The first two official private lessons of the year saw the uncle and nephew team train inter-discipline connections and principles. Trite, pseudo-philosophical paradoxes to one side, sometimes you do need to go back to the beginning in order to move forward. My junior client was taught the behavioural connection between peek-a-boo slip/punching and the “Dracula” guard, and my senior client was taught the behavioural connections between the fence, angling off in general and various cover tactics.
My junior client began with slipping straight punches. He threw jabs and punches as he slipped from side to side. Then I brought in the “Dracula” guard for the first time with this client (see my most recent Kingham Hill lesson report). Here I showed taking advantage of an opening whilst defending and how the Peek-a-boo style and the Dracula guard share similar principles. Peek-a-boo works well in Western Boxing because despi
te being an aggressive counter-punch style it still works at relatively long range. It is still a short range to most outside boxing, but is not really in clinching range. The Dracula guard in Muay Thai is a singular tactic or even arguably a technique, but there is noticeable crossover with the principles of the peek-a-boo style of boxing. The Dracula guard gets the fighter even closer. Nak Muays are slipping more these days, but the combat sport generally favours close range fighting to trade its full arsenal of eight weapons. There is less in and out fighting as you will see in Western Boxing and even Mixed Martial Arts.
After training the jab/guard I introduced the rear round kick. The action with the arms to throw a Thai style round kick coordinates well with the Dracula guard, as the momentum to cover the face in one direction is then pulled and reversed when the kick comes through. This is not easy to do straight away as there is a bit of coordination. However, when they are put together I find it to be a very smooth way to throw this most basic of Muay Thai combinations. When then changed to jab/guard/cross/guard/lead leg round kick.
The senior lesson revised self-defence principles. We began with the standard fence, simply training to maintain space and to strike when the fence is breached. This was compared to the pawing jab in boxing, used to reference, find range and to obstruct an opponent.
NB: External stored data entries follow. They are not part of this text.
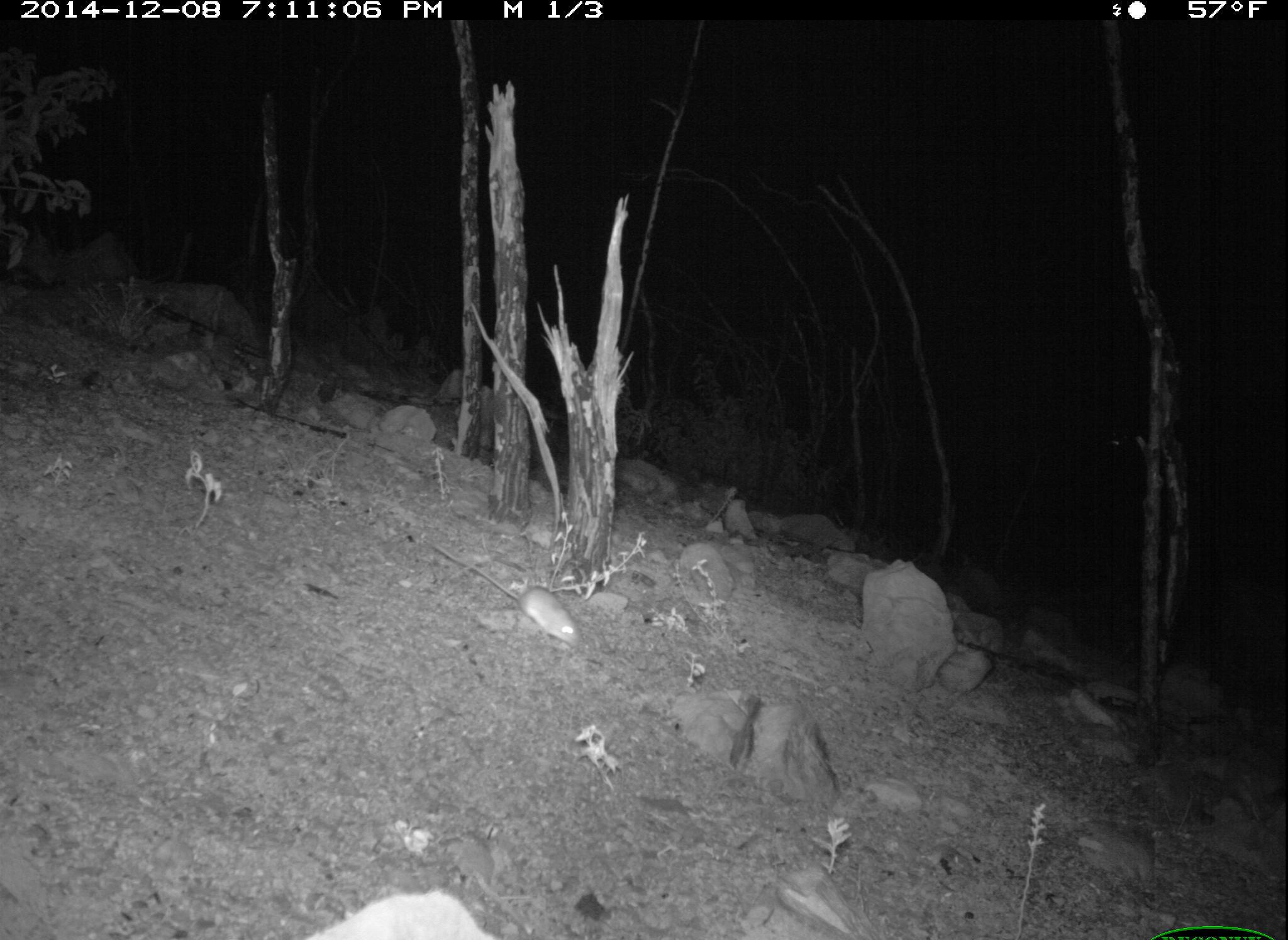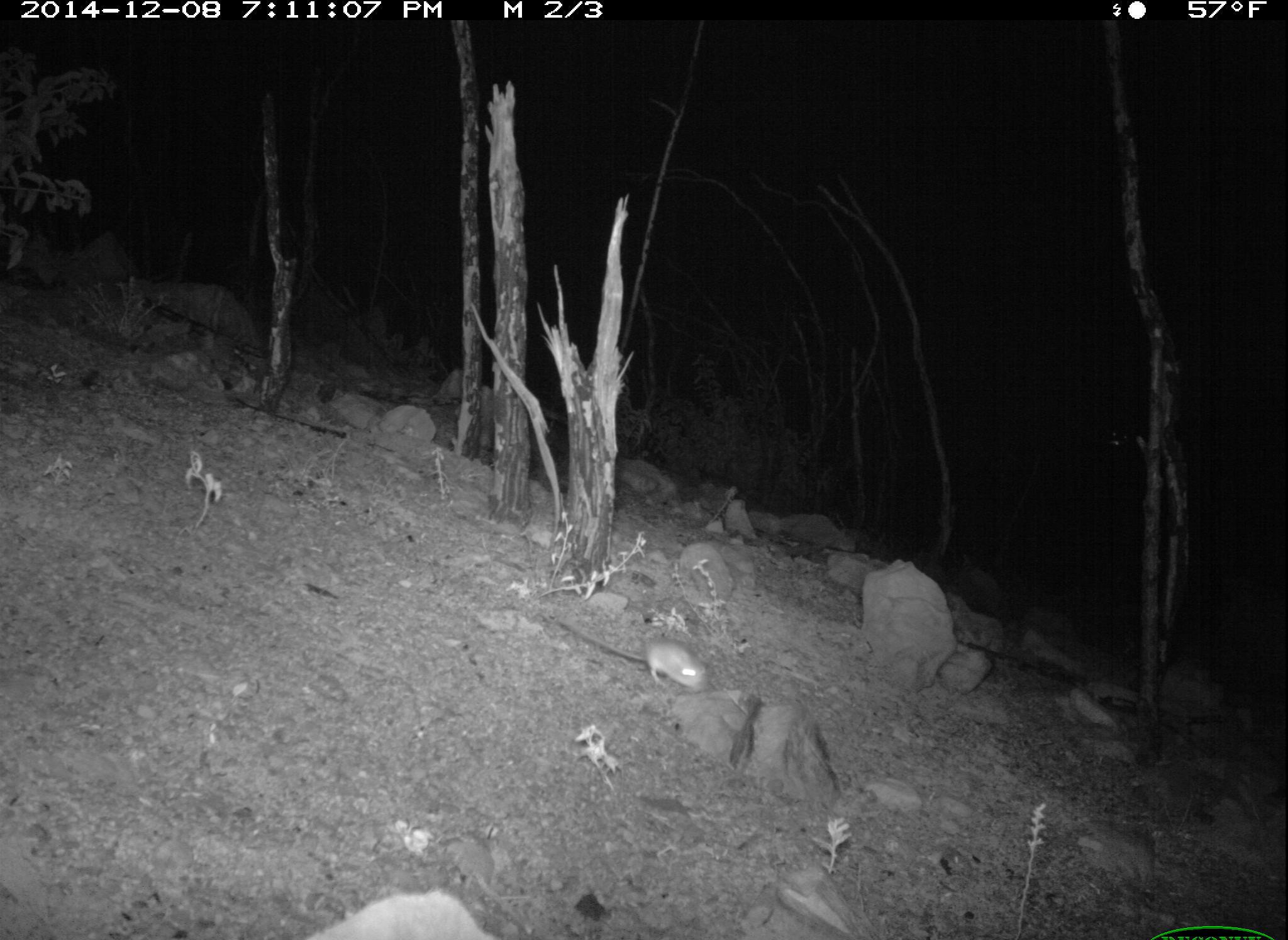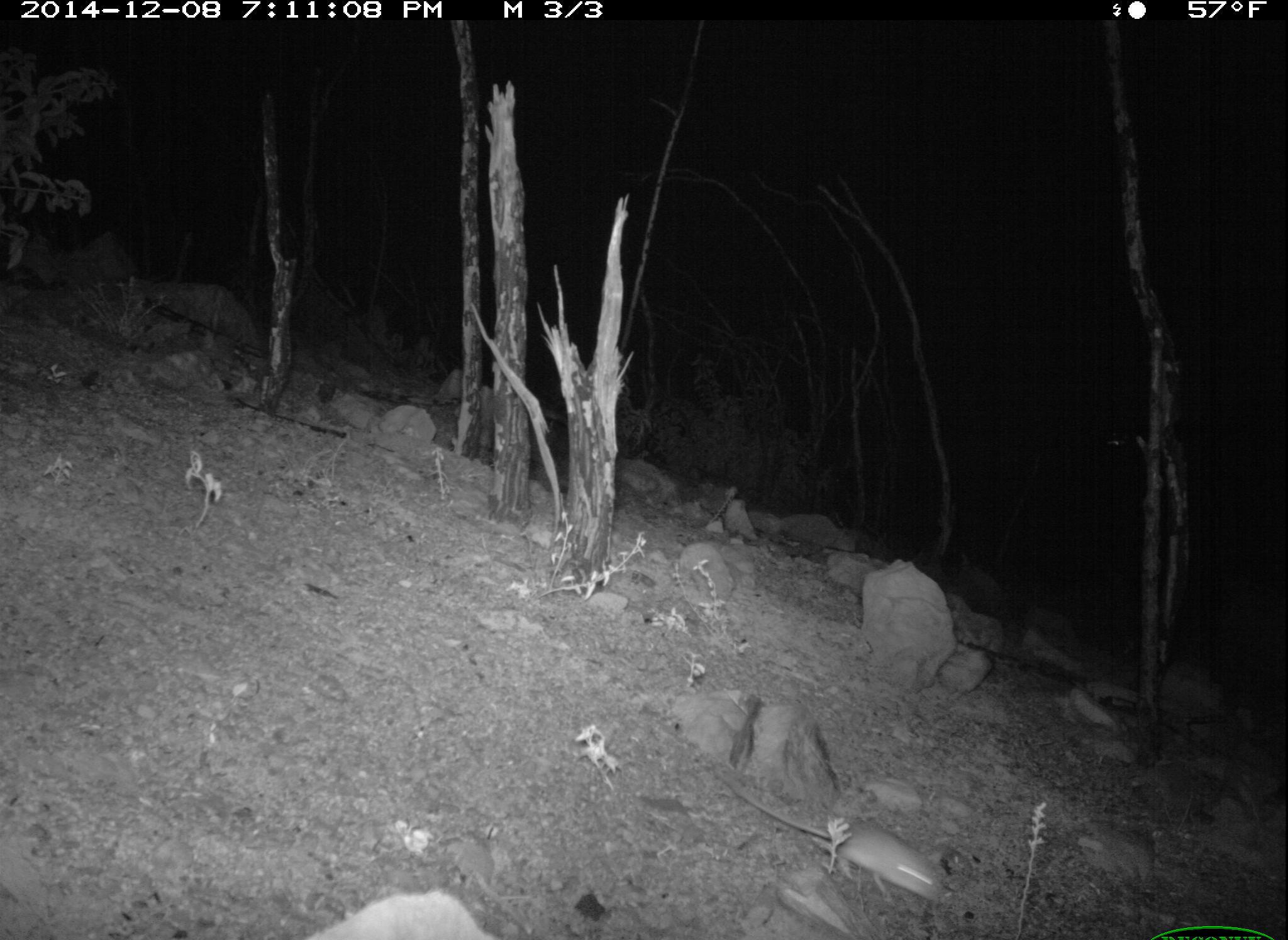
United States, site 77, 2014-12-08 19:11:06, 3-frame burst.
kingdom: Animalia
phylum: Chordata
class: Mammalia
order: Rodentia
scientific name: Rodentia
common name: rodent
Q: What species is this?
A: Rodent (Rodentia).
From here we looked at angling off at the pre-emptive stage. We then looked at angling off in general through boxing and grappling. Next we returned to the fence and looked at the angry fence. This is where the cover and the fence connect. Using a single or double hand shove the defender moves a potential attacker out of their space, where they might be able to use aggression to maintain distance without having to engage in a fight. However, the shove also sets up the attacker for a particularly effective pre-emptive strike if he decides to return to this space. Unless you specialise in using the angry fence I would advise it be used as a last resort when you have failed to put up or properly supervise a normal fence. This can be compared with a back-step jab and counter-fighting in general in combat sports.
We then looked at the cover variations for self-defence. From here we moved onto the Dracula Guard for Muay Thai and then crossed over into peek-a-boo for boxing before going back to the Dracula guard again. The same principles covered in the previous class were taught here – aggressively counter punch. We then brought in the kicks. This material will be covered again next lesson with further additions and details; expanding as well as going deeper.